The embittered territorial dispute between Guyana and Venezuela over the sprawling Essequibo region, a bone of contention since the 19th century, has recently heated up. With tensions flaring over oil discoveries off the Essequibo coast, the quarrel has drawn the gaze of regional leaders and international diplomats.
Venezuela's New Plan
Venezuelan President Nicolás Maduro's fresh action plan, encompassing the issuance of oil exploration licenses and military deployments near the disputed territory, has sparked international concern. However, Maduro's strategy fell short of announcing any intrusion into the area. These developments have triggered an increased military presence in the region, with Brazil reinforcing its border city of Boa Vista to ensure territorial inviolability.

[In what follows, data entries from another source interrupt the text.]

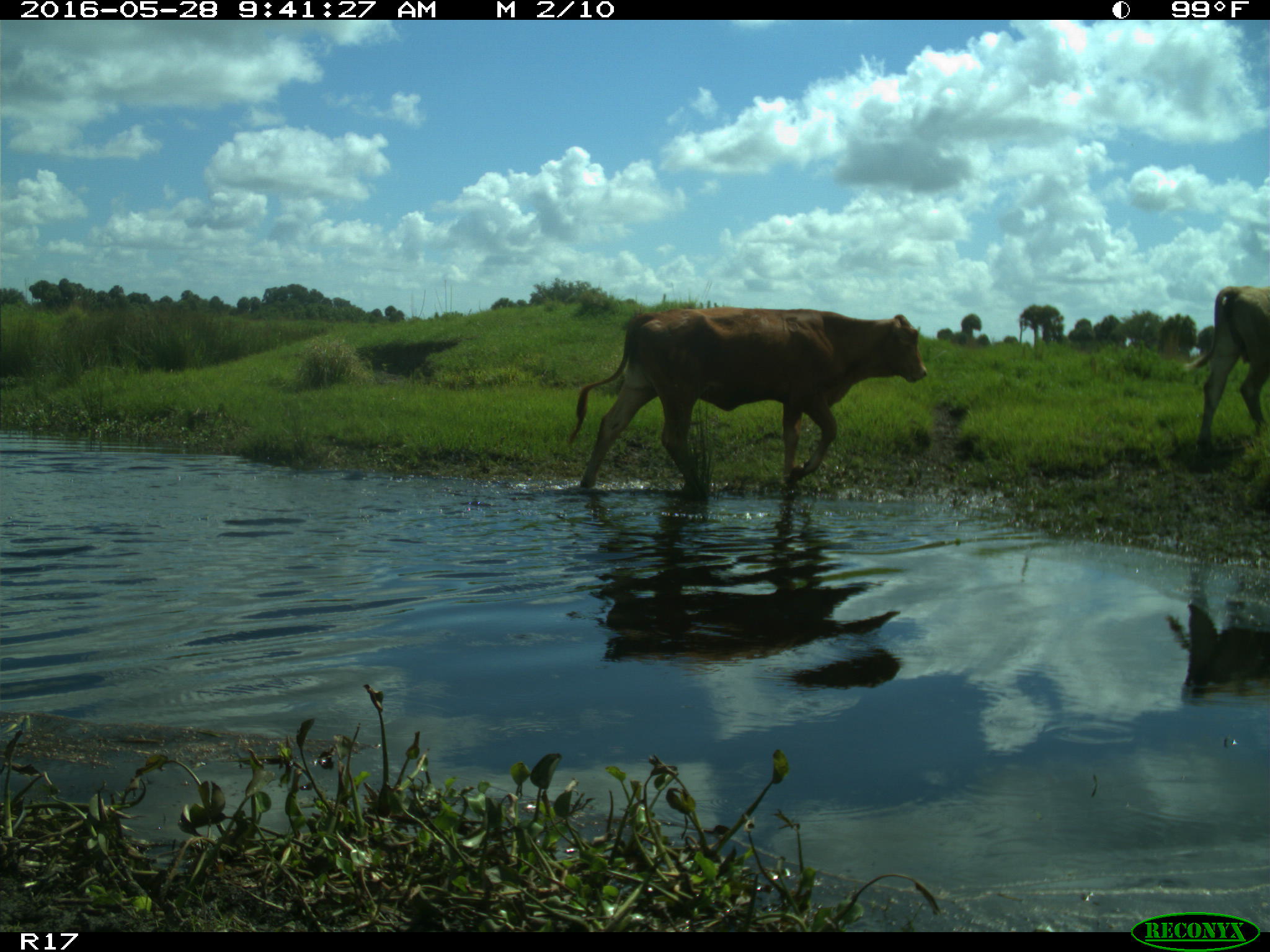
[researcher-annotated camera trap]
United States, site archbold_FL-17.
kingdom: Animalia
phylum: Chordata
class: Mammalia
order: Artiodactyla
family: Bovidae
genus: Bos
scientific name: Bos taurus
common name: domestic cow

International Diplomacy in Action
Guyana's Foreign Secretary, Robert Persaud, has briefed the diplomatic corps about the recent events, emphasizing the need for sustained bilateral and multilateral support. Diplomats from around the globe have weighed in. British High Commissioner to Guyana, Jane Miller, found the briefing useful, while China's Ambassador Guo Haiyan expressed hope for a peaceful resolution. Also, Nicole D. Theriot, the newly appointed U.S. Ambassador to Guyana, stated that the U.S. is contemplating its response to Venezuela's announcement. Matthew Miller from the U.S. State Department called on both nations to pursue peaceful resolution, underscoring the importance of the 1899 Arbitral Award that demarcated the land boundary between the two countries.

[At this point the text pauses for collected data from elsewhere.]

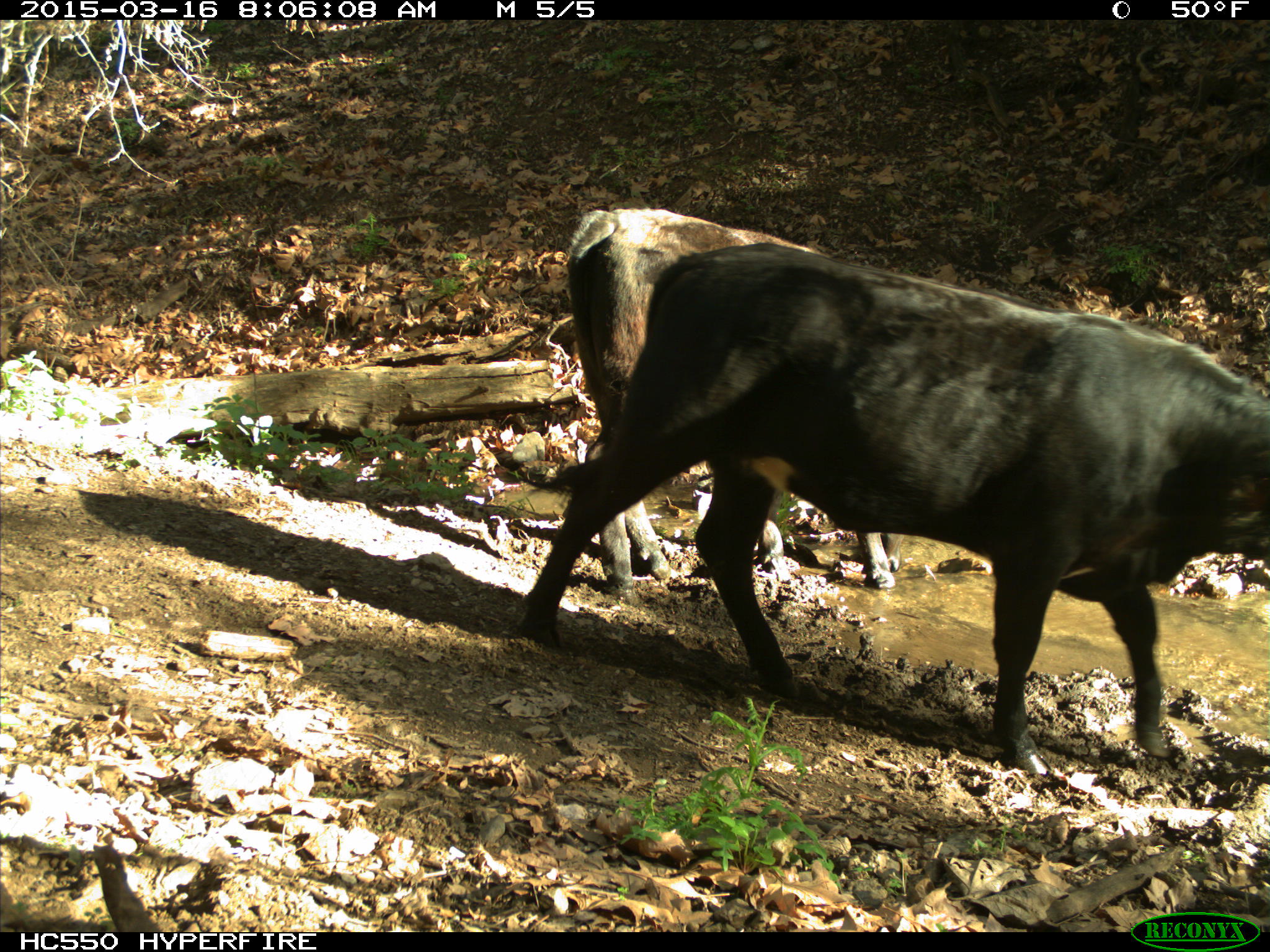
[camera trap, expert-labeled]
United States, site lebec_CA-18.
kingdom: Animalia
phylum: Chordata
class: Mammalia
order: Artiodactyla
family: Bovidae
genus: Bos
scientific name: Bos taurus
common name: domestic cow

Guyana's Stand and Future Developments
Guyana's President, Irfaan Ali, has vociferously condemned Venezuela's plan, terming it a potential threat to Guyana's territorial integrity and global peace. He announced precautionary measures to protect his nation. This controversy has seen a significant escalation since 2018, with the International Court of Justice's (ICJ) involvement. The ICJ has asked Venezuela to abstain from actions that would alter the status quo. However, Maduro has rebuffed the ICJ's mediation, emboldened by a recent non-binding referendum where Venezuelans voted against recognizing the international court's jurisdiction. In the coming months, the ICJ will issue a binding decision, eagerly awaited by both nations.